Le père Thierry Becker est décédé, dans la nuit de dimanche à lundi, à l’hôpital de Chtaïbo d’Oran, des suites de la Covid-19, à l’âge de 86 ans. Il y était hospitalisé depuis une semaine et placé en réanimation depuis quelques jours après avoir contracté le virus.
Ceux qui l’ont connu évoquent un homme doux et chaleureux, arborant un sourire avenant et sincère, et parlent volontiers de son combat engagé pour les migrants, que ce soit à Oran, à Maghnia ou, plus récemment, à Tiaret.
“C’est une nouvelle triste pour tout le monde et une perte inestimable pour la communauté migrante entre autres”, nous dit B. Sarah, coordinatrice d’une ONG, qui indique que malgré son âge avancé et sa santé précaire, le père Thierry n’arrêtait pas de travailler en rendant visite aux migrants en situation difficile dans les prisons et les hôpitaux.
Il faut savoir que celui qui fut vicaire général de l’évêque d’Oran, Mgr Pierre Claverie, assassiné en 1996 en compagnie de son chauffeur Mohamed Bouchikhi, est le seul à être autorisé à rendre visite aux détenus de confession chrétienne à Oran, en dehors du Comité international de la Croix-Rouge (CICR).
Pour Leïla Tennci, directrice de la bibliothèque CDES Sophia, cette perte la laisse “orpheline” de celui qui l’appelait “ma grande” et disait de ses frères et sœurs “mes enfants”. Elle aussi évoque celui “qui, malgré son âge et sa maladie, se déplaçait, défendait les démunis et les plus fragiles”.
☆ ☆ ☆ ☆ ☆ ☆ ☆
EXPLORER LE TEXTE >>
**1)** Indiquez, d'après le texte sur le père Thierry Becker, dans quel hôpital il est décédé.
**2)** Relevez toutes les personnes nommées dans le texte sur le père Thierry Becker, à l'exception du père lui-même.
**3)** Poursuivez le texte sur le père Thierry Becker à partir de sa dernière phrase.

[Entrées de données enregistrées]
☆ ☆ ☆ ☆ ☆ ☆ ☆
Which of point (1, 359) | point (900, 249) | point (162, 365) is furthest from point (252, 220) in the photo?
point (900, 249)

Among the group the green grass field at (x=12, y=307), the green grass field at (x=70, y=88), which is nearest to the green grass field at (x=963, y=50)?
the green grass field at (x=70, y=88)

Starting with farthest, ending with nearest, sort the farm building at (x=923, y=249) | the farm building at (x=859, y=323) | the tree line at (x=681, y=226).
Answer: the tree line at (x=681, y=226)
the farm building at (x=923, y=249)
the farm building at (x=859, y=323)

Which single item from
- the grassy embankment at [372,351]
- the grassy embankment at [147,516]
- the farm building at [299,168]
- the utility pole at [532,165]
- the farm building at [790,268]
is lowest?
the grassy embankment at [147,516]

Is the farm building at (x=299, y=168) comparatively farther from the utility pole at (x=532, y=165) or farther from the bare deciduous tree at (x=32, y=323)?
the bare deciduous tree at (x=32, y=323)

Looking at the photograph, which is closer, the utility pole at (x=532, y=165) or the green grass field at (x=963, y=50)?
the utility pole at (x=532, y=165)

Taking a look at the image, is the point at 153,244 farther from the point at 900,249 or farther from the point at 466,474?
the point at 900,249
☆ ☆ ☆ ☆ ☆ ☆ ☆
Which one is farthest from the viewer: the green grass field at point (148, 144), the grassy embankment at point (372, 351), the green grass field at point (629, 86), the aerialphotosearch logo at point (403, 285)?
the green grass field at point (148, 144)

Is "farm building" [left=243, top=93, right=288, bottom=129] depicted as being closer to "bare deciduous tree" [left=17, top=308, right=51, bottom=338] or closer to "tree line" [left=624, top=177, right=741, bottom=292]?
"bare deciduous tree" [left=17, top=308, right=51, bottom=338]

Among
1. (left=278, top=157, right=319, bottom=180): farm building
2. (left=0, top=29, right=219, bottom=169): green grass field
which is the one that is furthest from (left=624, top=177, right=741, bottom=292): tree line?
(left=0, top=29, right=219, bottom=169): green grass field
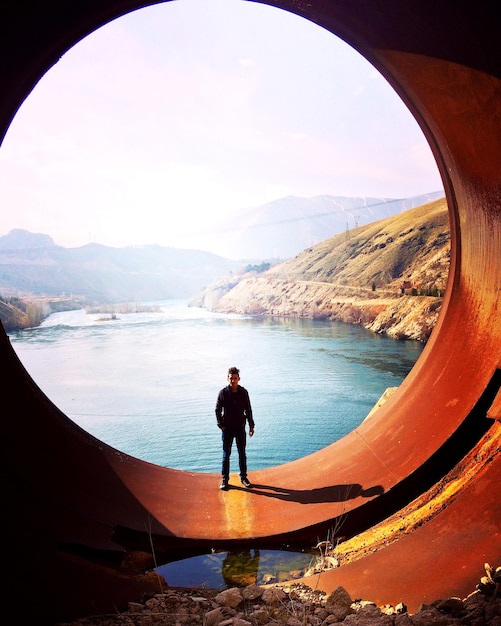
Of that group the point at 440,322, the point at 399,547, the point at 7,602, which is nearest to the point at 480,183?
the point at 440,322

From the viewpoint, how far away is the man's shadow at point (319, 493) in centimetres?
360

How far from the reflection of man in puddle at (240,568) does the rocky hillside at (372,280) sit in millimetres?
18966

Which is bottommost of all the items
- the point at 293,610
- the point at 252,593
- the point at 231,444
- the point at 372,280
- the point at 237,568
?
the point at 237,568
☆ ☆ ☆ ☆ ☆ ☆ ☆
RÉPONSES PAR POINT >>
**1)** À l'hôpital de Chtaïbo d'Oran.

**2)** B. Sarah, Mgr Pierre Claverie, Mohamed Bouchikhi, Leïla Tennci

**3)**
Le père Thierry Becker a été ordonné prêtre à Paris, pour le diocèse d'Oran, en 1962, et depuis, il n’a pas quitté l’Algérie. “Pourquoi quitter ceux auprès de qui je me suis engagé alors qu'eux sont dans la détresse ?” avait-il répondu à des journalistes à l’occasion de la béatification de 19 religieux catholiques assassinés en Algérie, dont les moines français de Tihbirine.
Cette première cérémonie du genre organisée en pays musulman s’est déroulée en décembre 2018 sur l’esplanade de la chapelle de Notre-Dame de Santa-Cruz, à Oran, en présence de quelque 1 200 personnes. Curé de différentes paroisses, directeur de l’enseignement catholique, directeur du Centre d’études diocésain d’Alger, il était présent à Tibhirine, lors de l’enlèvement des sept moines trappistes dans la nuit du 26 au 27 mars 1996. Un épisode qui l’a profondément marqué, lui qui pensait vivre les derniers moments de sa vie.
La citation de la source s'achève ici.